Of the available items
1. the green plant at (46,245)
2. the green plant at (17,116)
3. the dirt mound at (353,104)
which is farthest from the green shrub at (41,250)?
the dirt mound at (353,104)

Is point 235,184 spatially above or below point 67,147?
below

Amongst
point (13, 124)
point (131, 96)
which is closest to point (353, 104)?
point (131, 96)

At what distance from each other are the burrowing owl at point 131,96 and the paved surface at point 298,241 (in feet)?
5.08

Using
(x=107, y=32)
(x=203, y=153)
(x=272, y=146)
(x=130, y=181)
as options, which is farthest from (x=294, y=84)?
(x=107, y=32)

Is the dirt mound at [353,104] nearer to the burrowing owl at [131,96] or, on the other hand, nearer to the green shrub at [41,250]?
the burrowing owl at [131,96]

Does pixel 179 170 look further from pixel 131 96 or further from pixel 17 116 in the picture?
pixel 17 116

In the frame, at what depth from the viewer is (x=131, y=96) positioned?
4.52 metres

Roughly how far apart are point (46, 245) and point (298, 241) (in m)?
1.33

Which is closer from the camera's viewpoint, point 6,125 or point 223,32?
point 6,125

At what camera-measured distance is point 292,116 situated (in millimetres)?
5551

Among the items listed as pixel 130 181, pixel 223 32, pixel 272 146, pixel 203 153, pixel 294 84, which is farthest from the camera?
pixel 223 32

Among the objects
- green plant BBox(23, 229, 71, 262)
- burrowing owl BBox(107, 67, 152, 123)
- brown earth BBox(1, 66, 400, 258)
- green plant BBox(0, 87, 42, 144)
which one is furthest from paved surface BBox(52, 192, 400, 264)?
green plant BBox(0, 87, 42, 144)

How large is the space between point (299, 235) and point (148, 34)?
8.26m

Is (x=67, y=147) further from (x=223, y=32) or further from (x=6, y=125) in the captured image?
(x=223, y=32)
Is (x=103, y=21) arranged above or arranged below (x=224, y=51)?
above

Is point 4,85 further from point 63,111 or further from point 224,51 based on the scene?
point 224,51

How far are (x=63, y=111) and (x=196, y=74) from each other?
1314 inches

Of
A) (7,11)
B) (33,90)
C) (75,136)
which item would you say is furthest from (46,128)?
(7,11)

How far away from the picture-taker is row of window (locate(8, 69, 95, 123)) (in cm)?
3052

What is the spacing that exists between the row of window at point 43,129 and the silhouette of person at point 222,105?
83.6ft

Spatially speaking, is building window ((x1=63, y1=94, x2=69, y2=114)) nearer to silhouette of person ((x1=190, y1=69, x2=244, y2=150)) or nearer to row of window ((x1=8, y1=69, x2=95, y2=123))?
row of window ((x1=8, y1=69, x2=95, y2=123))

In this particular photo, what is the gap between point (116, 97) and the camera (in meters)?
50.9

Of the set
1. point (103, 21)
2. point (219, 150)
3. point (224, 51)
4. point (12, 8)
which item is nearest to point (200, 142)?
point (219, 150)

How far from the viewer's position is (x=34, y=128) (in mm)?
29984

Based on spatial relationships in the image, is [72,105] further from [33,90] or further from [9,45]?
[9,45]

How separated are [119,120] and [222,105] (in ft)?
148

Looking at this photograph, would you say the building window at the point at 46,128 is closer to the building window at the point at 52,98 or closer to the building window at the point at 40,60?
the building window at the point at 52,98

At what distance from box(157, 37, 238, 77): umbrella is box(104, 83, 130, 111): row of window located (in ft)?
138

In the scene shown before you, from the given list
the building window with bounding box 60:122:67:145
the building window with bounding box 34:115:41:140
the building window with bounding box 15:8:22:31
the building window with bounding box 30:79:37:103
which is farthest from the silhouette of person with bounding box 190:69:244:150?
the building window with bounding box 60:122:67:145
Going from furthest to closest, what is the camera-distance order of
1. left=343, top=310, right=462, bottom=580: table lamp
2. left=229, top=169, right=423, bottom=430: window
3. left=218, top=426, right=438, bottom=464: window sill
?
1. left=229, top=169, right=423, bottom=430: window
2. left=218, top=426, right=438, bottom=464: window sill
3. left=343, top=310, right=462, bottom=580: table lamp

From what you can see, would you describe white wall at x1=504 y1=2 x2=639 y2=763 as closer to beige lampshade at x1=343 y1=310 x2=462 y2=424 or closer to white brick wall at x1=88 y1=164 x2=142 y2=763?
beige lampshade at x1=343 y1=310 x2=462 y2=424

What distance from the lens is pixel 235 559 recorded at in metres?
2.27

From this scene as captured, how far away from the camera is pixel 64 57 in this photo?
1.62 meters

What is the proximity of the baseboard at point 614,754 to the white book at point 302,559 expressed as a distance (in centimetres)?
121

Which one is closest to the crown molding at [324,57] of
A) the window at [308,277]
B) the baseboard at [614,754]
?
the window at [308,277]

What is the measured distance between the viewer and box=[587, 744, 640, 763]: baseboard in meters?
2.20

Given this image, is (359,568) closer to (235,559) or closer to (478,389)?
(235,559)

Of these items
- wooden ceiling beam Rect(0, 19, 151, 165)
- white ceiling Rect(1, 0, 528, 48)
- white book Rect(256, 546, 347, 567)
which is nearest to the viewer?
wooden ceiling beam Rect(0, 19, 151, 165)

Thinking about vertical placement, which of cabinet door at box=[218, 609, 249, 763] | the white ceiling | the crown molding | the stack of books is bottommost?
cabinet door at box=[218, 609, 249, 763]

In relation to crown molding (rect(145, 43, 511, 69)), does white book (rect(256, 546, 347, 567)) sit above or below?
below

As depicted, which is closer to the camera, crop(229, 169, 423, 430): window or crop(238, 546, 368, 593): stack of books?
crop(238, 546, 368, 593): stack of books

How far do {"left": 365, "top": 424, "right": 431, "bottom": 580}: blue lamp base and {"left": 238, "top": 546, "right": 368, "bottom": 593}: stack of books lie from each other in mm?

### YOUR TASK
Render all of the data above as a numbered list, with one line per item and the blank lines left out.

### RESPONSE TO THE TASK
1. Of the available items
2. 1. the green plant at (46,245)
3. 2. the green plant at (17,116)
4. 3. the dirt mound at (353,104)
5. which is farthest from the green shrub at (41,250)?
6. the dirt mound at (353,104)
7. Is point 235,184 spatially above or below point 67,147?
8. below
9. Amongst
10. point (13, 124)
11. point (131, 96)
12. which is closest to point (353, 104)?
13. point (131, 96)
14. At what distance from each other are the burrowing owl at point 131,96 and the paved surface at point 298,241 (in feet)?
15. 5.08
16. Using
17. (x=107, y=32)
18. (x=203, y=153)
19. (x=272, y=146)
20. (x=130, y=181)
21. as options, which is farthest from (x=294, y=84)?
22. (x=107, y=32)
23. Is the dirt mound at [353,104] nearer to the burrowing owl at [131,96] or, on the other hand, nearer to the green shrub at [41,250]?
24. the burrowing owl at [131,96]
25. Does pixel 179 170 look further from pixel 131 96 or further from pixel 17 116 in the picture?
26. pixel 17 116
27. In the frame, at what depth from the viewer is (x=131, y=96) positioned?
28. 4.52 metres
29. Roughly how far apart are point (46, 245) and point (298, 241) (in m)?
30. 1.33
31. Which is closer from the camera's viewpoint, point 6,125 or point 223,32?
32. point 6,125
33. At what camera-measured distance is point 292,116 situated (in millimetres)?
34. 5551
35. Among the items listed as pixel 130 181, pixel 223 32, pixel 272 146, pixel 203 153, pixel 294 84, which is farthest from the camera?
36. pixel 223 32
37. Among the objects
38. - green plant BBox(23, 229, 71, 262)
39. - burrowing owl BBox(107, 67, 152, 123)
40. - brown earth BBox(1, 66, 400, 258)
41. - green plant BBox(0, 87, 42, 144)
42. which one is furthest from paved surface BBox(52, 192, 400, 264)?
43. green plant BBox(0, 87, 42, 144)
44. How large is the space between point (299, 235) and point (148, 34)?
45. 8.26m
46. Is (x=67, y=147) further from (x=223, y=32) or further from (x=6, y=125) in the captured image?
47. (x=223, y=32)
48. Is (x=103, y=21) arranged above or arranged below (x=224, y=51)?
49. above
50. Is point 4,85 further from point 63,111 or further from point 224,51 based on the scene?
51. point 224,51
52. How far are (x=63, y=111) and (x=196, y=74) from each other?
53. 1314 inches
54. Of
55. A) (7,11)
56. B) (33,90)
57. C) (75,136)
58. which item would you say is furthest from (46,128)?
59. (7,11)
60. How far away from the picture-taker is row of window (locate(8, 69, 95, 123)) (in cm)?
61. 3052
62. What is the spacing that exists between the row of window at point 43,129 and the silhouette of person at point 222,105?
63. 83.6ft
64. Spatially speaking, is building window ((x1=63, y1=94, x2=69, y2=114)) nearer to silhouette of person ((x1=190, y1=69, x2=244, y2=150)) or nearer to row of window ((x1=8, y1=69, x2=95, y2=123))?
65. row of window ((x1=8, y1=69, x2=95, y2=123))
66. In this particular photo, what is the gap between point (116, 97) and the camera (in meters)?
67. 50.9
68. Of the set
69. 1. point (103, 21)
70. 2. point (219, 150)
71. 3. point (224, 51)
72. 4. point (12, 8)
73. which item is nearest to point (200, 142)?
74. point (219, 150)
75. How far from the viewer's position is (x=34, y=128) (in mm)?
76. 29984
77. Based on spatial relationships in the image, is [72,105] further from [33,90] or further from [9,45]?
78. [9,45]
79. How separated are [119,120] and [222,105] (in ft)?
80. 148
81. Looking at this photograph, would you say the building window at the point at 46,128 is closer to the building window at the point at 52,98 or closer to the building window at the point at 40,60?
82. the building window at the point at 52,98
83. At what distance from box(157, 37, 238, 77): umbrella is box(104, 83, 130, 111): row of window located (in ft)?
84. 138
85. In the scene shown before you, from the given list
86. the building window with bounding box 60:122:67:145
87. the building window with bounding box 34:115:41:140
88. the building window with bounding box 15:8:22:31
89. the building window with bounding box 30:79:37:103
90. which is farthest from the silhouette of person with bounding box 190:69:244:150?
91. the building window with bounding box 60:122:67:145
92. Going from furthest to closest, what is the camera-distance order of
93. 1. left=343, top=310, right=462, bottom=580: table lamp
94. 2. left=229, top=169, right=423, bottom=430: window
95. 3. left=218, top=426, right=438, bottom=464: window sill
96. ?
97. 1. left=229, top=169, right=423, bottom=430: window
98. 2. left=218, top=426, right=438, bottom=464: window sill
99. 3. left=343, top=310, right=462, bottom=580: table lamp
100. From what you can see, would you describe white wall at x1=504 y1=2 x2=639 y2=763 as closer to beige lampshade at x1=343 y1=310 x2=462 y2=424 or closer to white brick wall at x1=88 y1=164 x2=142 y2=763?
101. beige lampshade at x1=343 y1=310 x2=462 y2=424
102. What distance from the lens is pixel 235 559 recorded at in metres?
103. 2.27
104. From this scene as captured, how far away from the camera is pixel 64 57 in this photo?
105. 1.62 meters
106. What is the proximity of the baseboard at point 614,754 to the white book at point 302,559 expressed as a distance (in centimetres)?
107. 121
108. Which one is closest to the crown molding at [324,57] of
109. A) the window at [308,277]
110. B) the baseboard at [614,754]
111. ?
112. the window at [308,277]
113. What is the measured distance between the viewer and box=[587, 744, 640, 763]: baseboard in meters?
114. 2.20
115. Given this image, is (359,568) closer to (235,559) or closer to (478,389)?
116. (235,559)
117. Of these items
118. - wooden ceiling beam Rect(0, 19, 151, 165)
119. - white ceiling Rect(1, 0, 528, 48)
120. - white book Rect(256, 546, 347, 567)
121. which is nearest to the viewer?
122. wooden ceiling beam Rect(0, 19, 151, 165)
123. Thinking about vertical placement, which of cabinet door at box=[218, 609, 249, 763] | the white ceiling | the crown molding | the stack of books is bottommost?
124. cabinet door at box=[218, 609, 249, 763]
125. In relation to crown molding (rect(145, 43, 511, 69)), does white book (rect(256, 546, 347, 567)) sit above or below?
126. below
127. As depicted, which is closer to the camera, crop(229, 169, 423, 430): window or crop(238, 546, 368, 593): stack of books?
128. crop(238, 546, 368, 593): stack of books
129. How far do {"left": 365, "top": 424, "right": 431, "bottom": 580}: blue lamp base and {"left": 238, "top": 546, "right": 368, "bottom": 593}: stack of books lie from each other in mm?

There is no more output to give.